I upgraded Moodle from 1.9.12 to 2.3, then migrated the database from MyISAM to InnoDB. It runed fine for 3 days.
I got "Error: Database connection failed" yesterday. Munin shows memory info: after 3 days' rapid memory usage increase, all of my memory and swap are used up. （ ref attachment）
I need you help.
I made max_connections in my.cnf bigger(500) than the number MaxClients in php.ini, and I installed php-apc. After restart the server, memory usage decrease and there is a gently trend. But Cpu usage increase rapidly and used up by some php threads( top) quickly.
Command Top shows:
How are you running PHP?
It doesn't look like you are using apache with mod_php, which would be the most common way of running Moodle.
I think you have a problem not really related to Moodle or MySQL but instead it is the environment you are running it in.
I run " ps -ef|sort -n -k4" and find it is the problem of cron.php which runs every 15 mins.
So I disable the cron, then everything go back to normal.
But how could I deal with the cron?
Did you find the cause of the problem?
At first glance, it is an obvious memory leak. As Simon pointed out, the system software (LAMP) is the first place to check.
But from the way the memory gradually builds up (Munin graph) and because the problem vanishes once you deactivate the cron job, obviously the cron job takes too long to finish or they never end. Look at those very long total CPU times of those processes (column TIME in top)!
Talking of long cron jobs, the Moodle cron job is not meant to be parallelized. If a second cron job starts before the first one is finished, it'll confuse Moodle.

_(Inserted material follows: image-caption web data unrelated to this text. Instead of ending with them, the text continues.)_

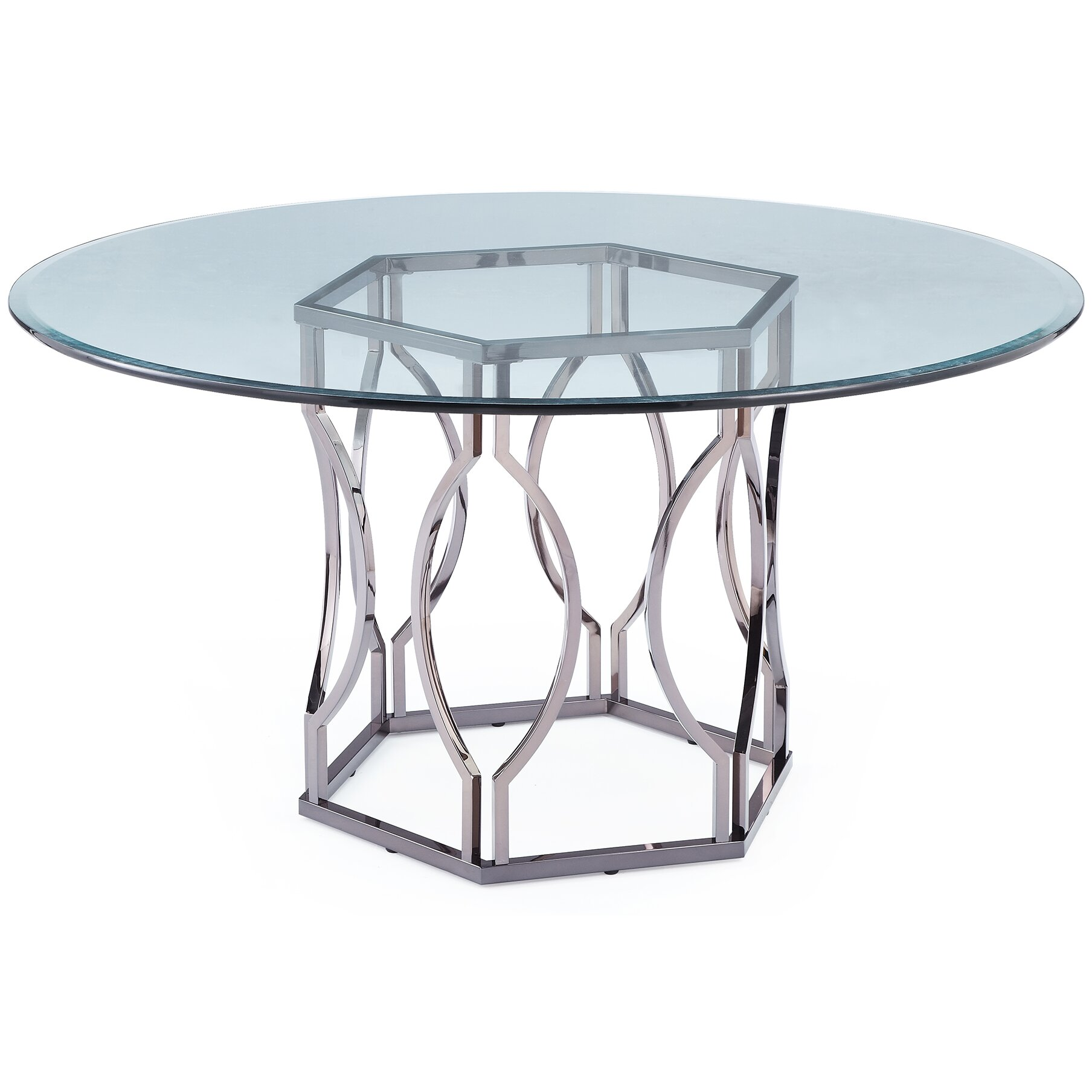 Mercer41 viggo round glass dining table reviews wayfair for Round glass dining table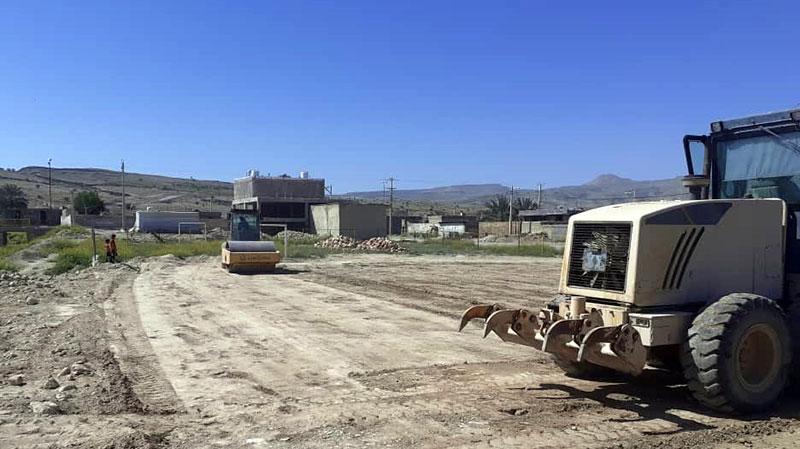 عملیات زیرسازی پارک مادر و کودک محمله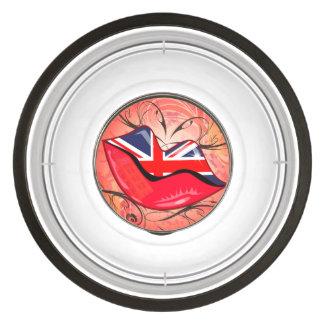 Lips, United Kingdom Pet Bowl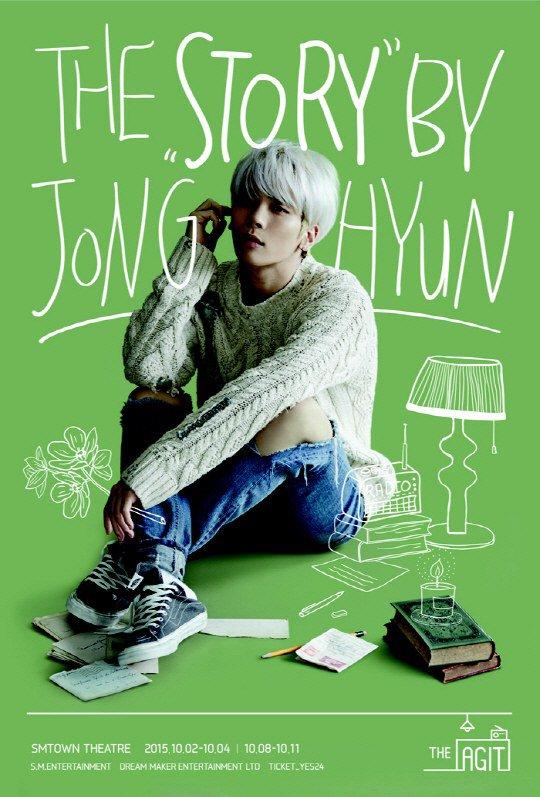 shinee jonghyun concert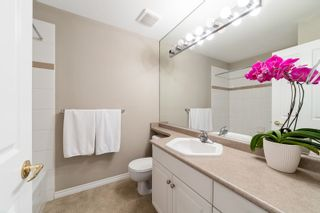 """Photo 25: 105 678 CITADEL Drive in Port Coquitlam: Citadel PQ Townhouse for sale in """"CITADEL POINT"""" : MLS®# R2604653"""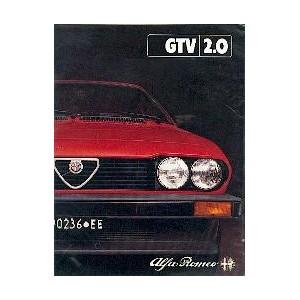 GTV 2.0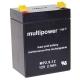 Multipower MP2,9-12 12V 2,9Ah Blei Akku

How long does a single cron job take in your machine? Deactivate Moodle cron job frst, leave enough time for those stray php processes to exit or reboot the machine. Then during a quiet hour and a busy hour run cron.php via the command line. You output will be something like this:
# su - OWNER-OF-THE-APACHE-PROCESS
$ /PATH/TO/php /PATH/TO/cron.php
Starting activity modules
Processing module ...
Cron script completed correctly
Execution took N seconds
What is your N?